Dr Nicola Day (Photo: Supplied)

2018: Dr Nicola Day, Auckland University of Technology, has been awarded a Rutherford Foundation postdoctoral fellowship for research entitled: “Assessing and predicting ecosystem-level resilience and vulnerability to global change.”

Nicola Day Profile

Dr Nicola Day (Photo: Supplied)

Ecosystem resilience measures the stability and recovery of ecosystem functions when environments change. In the context of terrestrial ecosystems, both above and below ground factors – including diversity in species, traits, nutrient cycling, and species interactions – contribute to create resilient ecosystems. However, understanding the mechanisms and predicting the ecosystem resilience through the current period of global climate change is one of the greatest challenges in ecosystem management at present.
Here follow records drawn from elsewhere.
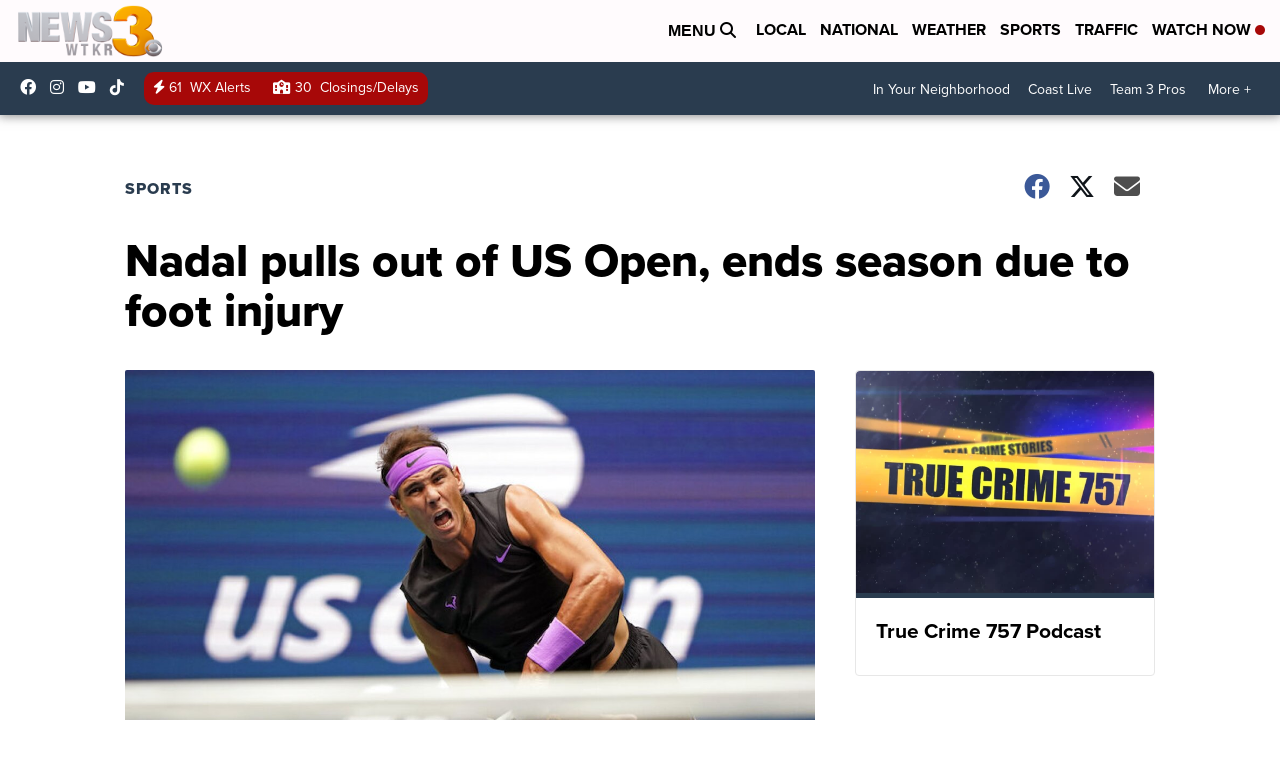

--- FILE ---
content_type: application/javascript; charset=utf-8
request_url: https://fundingchoicesmessages.google.com/f/AGSKWxUFhKzs9Pr4yvD-WjXmkWtC71i6vTnhG3PBMBqx2Rpp3B6MrC2GR_l7nL4cLW2GRF-SmALNzkhAxW-jaYCocMWgYbh3u8jEtwvbG-u7fmjoiupucnlskGF-kMYDWkTLPORVllus5ANcSn0BTmM-ZI6YA9239muvdrZhzR9tudlcEw9j9QcCDd70GOB0/_.com/ad./showAd300./indexwaterad./partner-ad-/adverserve.
body_size: -1285
content:
window['96fd8915-635a-4760-bdd8-4c7a303d2085'] = true;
We lack long-term data integrating above and below-ground ecological responses to climate change. 

Many regions in the world are projected to experience an increased incidence of fires due to climate change. New Zealand is no exception, and fires are expected to increase in the eastern South Island in particular. Dr Nicola Day has been awarded a Rutherford Foundation Postdoctoral Fellowship to examine the resilience of ecosystems under changing fire conditions focusing on tussock grasslands across Canterbury and Otago. She is currently working at Wilfrid Laurier University in Canada and will return to New Zealand to undertake this position at the Auckland University of Technology.

New Zealand’s tussock grasslands are an ideal case study for Dr Day’s proposed research because these ecosystems have experienced multiple aspects of global change, including repeated burning and introduction of non-native mammalian grazers since European colonisation. Dr Day’s research will build on a large-scale, long-term (25 years) plant community and soil datasets from 103 short and tall tussock grasslands across New Zealand’s South Island. Dr Day will enrich this data with new analysis of soil microbes and carbon circulation using targeted experiments to simulate the effects of fire.

The complete data set will be integrated into a predictive modelling framework of the impacts of fire on plant community structure, and wider ecosystem functioning. This research will enable us to identify and manage vulnerable parts of New Zealand’s grassland ecosystems and generate globally relevant  information on disturbance-resilience theory in a changing world.